Maximizing variance with compact support **Claim** : Let $X$ be a random variable whose support is $[0,r]$. Then $\text{Var }X<\frac{r^2}{4}.$ I'm not sure how to prove this claim, but the intuitive idea is that you saturate the inequality by calculating the variance when $P(X=0)=P(X=r)=\frac{1}{2}$. I want to find a bivariate generalization of the above theorem. Specifically, something like the following: **Claim:** Let $X$ and $Y$ be random variables with a joint compact support of area $A$. Then $\text{Var }X \cdot \text{Var }Y - \text{Cov}^2(X,Y) < ???$ I would like to figure the value of '???' as a function of $A$ if it even exists. And also perhaps prove the claim if it is true. Can you help?

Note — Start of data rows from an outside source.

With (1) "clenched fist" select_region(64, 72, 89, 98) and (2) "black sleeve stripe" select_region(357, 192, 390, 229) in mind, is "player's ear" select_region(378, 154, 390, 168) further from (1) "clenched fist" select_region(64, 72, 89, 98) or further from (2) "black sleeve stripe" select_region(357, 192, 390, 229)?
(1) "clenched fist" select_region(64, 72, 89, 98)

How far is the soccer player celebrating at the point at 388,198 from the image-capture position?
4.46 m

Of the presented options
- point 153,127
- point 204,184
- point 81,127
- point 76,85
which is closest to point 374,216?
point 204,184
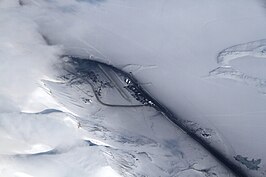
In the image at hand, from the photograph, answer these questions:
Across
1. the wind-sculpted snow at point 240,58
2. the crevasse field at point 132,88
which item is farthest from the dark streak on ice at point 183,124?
the wind-sculpted snow at point 240,58

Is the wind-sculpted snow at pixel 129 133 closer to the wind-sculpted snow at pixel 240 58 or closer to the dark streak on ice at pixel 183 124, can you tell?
the dark streak on ice at pixel 183 124

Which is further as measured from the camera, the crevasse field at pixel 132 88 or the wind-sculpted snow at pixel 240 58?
the wind-sculpted snow at pixel 240 58

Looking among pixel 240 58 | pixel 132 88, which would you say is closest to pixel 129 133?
pixel 132 88

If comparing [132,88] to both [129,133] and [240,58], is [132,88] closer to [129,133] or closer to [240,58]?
[129,133]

Clearly by definition of variance, if you move some probability mass farther away from the mean then this will increase variance. So all the probability mass is split between $0$ and $r$. Let $p = p(r)$. Then the mean is $pr$ and the expectation of the square is $pr^2$. Thus you want to maximize $pr^2 - (pr)^2 = r^2p(1-p)$. You can show the maximum occurs at $p = 1/2$ in which case the variance is $r^2/4$. I'm not sure about the two variable generalization but it seems like the maximum should occur when the two variables are independent, i.e. your support is a rectangle. If that's true, then you get the same answer for your variance quantity if $A$ is fixed regardless of the side lengths of your rectangle, and I believe the answer for the maximum will be $A^2/16$.